Nos EUA, o governo federal cedia as terras às ferrovias ou as vendiam a baixo custo, para americanos e imigrantes alargarem as fronteiras econômicas do país. As estradas de ferro uniam as zonas de agropecuária do Oeste aos mercados consumidores do Leste. A operação das empresas ferroviárias – algumas das maiores empresas do mundo até então – requeria financiamentos maciços. Deu margem ao surgimento dos bancos de investimento, bem como à centralização e institucionalização do mercado de capitais, com lançamento de ações na Bolsa de Nova York. Pequenos burgueses, proprietários de terras e negócios próprios, se associavam aos grandes “barões-ladrões” dos trustes e carteis por meio de compra-e-venda das ações no mercado secundário.
Tratou-se de um movimento histórico tão específico a ponto de o tornar um caso único, dificilmente repetível. É, portanto, inapropriado o tomar como modelo a ser copiado sem adaptação como é o desejo do atual tzar do ministério da Economia no Brasil.
Outra lição aprendida com leitura: de acordo com o liberalismo da esquerda norte-americana, o governo da comunidade local age como um escudo contra as políticas do governo federal, durante uma alternância de poder, quando o pêndulo vai mais para o lado de uma pauta retrógada. Ele protege as minorias contra uma possível tirania da maioria dos eleitores, dotados de costumes conservadores, com desejo de os impor aos outros. Serve de anteparo contra o poder federal a ameaçar os cidadãos não aliados.

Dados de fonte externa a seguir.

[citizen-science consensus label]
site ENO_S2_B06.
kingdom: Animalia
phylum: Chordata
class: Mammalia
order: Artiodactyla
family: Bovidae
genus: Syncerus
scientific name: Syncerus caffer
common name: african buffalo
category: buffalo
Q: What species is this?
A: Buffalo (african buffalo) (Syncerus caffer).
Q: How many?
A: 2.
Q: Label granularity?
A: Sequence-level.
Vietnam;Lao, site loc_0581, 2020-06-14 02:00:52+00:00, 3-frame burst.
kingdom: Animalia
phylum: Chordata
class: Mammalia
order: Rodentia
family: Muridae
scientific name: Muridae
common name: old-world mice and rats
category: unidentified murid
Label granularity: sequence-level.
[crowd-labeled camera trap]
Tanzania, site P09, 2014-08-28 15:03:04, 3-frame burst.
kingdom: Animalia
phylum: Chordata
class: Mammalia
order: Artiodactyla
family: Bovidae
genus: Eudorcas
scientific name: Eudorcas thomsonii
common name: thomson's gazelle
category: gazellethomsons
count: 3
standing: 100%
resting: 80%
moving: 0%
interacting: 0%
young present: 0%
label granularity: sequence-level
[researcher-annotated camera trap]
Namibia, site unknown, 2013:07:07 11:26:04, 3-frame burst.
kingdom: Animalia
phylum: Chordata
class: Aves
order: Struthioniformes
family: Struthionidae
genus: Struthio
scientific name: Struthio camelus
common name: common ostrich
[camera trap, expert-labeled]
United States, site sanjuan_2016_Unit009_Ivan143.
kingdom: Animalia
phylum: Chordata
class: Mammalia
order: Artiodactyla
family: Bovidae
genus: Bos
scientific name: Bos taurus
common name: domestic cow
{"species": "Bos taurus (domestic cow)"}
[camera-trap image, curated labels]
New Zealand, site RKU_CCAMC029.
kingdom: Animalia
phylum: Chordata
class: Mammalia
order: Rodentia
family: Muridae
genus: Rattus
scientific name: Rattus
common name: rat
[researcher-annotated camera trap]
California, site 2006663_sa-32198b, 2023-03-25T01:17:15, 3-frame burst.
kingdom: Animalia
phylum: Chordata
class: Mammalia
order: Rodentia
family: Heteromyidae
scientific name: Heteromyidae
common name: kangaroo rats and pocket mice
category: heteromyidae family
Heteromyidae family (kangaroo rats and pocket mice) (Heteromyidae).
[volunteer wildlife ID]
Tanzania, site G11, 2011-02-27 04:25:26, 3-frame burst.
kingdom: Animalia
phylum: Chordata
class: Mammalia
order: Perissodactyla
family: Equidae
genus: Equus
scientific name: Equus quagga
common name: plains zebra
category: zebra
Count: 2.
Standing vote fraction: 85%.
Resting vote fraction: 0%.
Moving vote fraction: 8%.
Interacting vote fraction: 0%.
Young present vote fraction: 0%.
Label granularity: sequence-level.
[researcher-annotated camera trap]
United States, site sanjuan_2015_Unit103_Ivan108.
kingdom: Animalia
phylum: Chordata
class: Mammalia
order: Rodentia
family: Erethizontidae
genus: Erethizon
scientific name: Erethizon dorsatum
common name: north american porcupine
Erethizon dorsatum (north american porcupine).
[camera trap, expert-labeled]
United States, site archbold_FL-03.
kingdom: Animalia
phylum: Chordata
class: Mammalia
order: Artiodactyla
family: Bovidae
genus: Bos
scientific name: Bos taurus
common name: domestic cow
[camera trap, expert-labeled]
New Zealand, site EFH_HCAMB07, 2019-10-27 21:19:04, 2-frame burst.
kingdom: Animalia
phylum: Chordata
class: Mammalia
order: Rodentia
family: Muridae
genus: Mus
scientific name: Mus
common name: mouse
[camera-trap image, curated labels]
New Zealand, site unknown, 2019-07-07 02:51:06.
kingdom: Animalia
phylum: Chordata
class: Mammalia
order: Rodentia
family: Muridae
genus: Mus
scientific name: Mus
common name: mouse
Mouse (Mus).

Por exemplo, no Brasil atual, há o pool (ou consórcio) progressista formado por governadores do Nordeste. No entanto, falta-lhes instrumentos de intervenção econômica significativa. Boa parte deles foram extraídos na primeira onda de “privataria”: a tucana dos anos 90s. Foi quando os bancos estaduais lhes foram expropriados em nome da negociação da dívida pública. Hoje, fazem falta para maior autonomia dos Estados federativos frente ao centralismo do orçamento da União.
Finalmente, outra “luz” recebida recentemente através de leitura: o neoliberalismo tem uma atitude dupla em relação ao Estado. No nível exotérico, quanto a uma doutrina passível de ser ensinada ao grande público e não somente a um grupo seleto de pessoas, a propagação da ideologia populista de direita afirma o Estado necessita ser desprezado. Porém, no nível esotérico, isto é, quando a doutrina é destinada a discípulos particularmente nomeados, para aprofundamento da estratégia real, o Estado deve ser ocupado (“aparelhado”) e instrumentalizado para abrir espaço aos negócios particulares da rede de relacionamentos dos nomeados.
Daí o aparente paradoxo: o neoliberalismo enfraqueceu o federalismo brasileiro ao centralizar poder na União. Uma frente ampla progressista necessita se aliar para conquistar governos locais (municipais e estaduais) e barrar o neofascismo miliciano aliado ao neoliberalismo econômico atualmente ocupante do governo central.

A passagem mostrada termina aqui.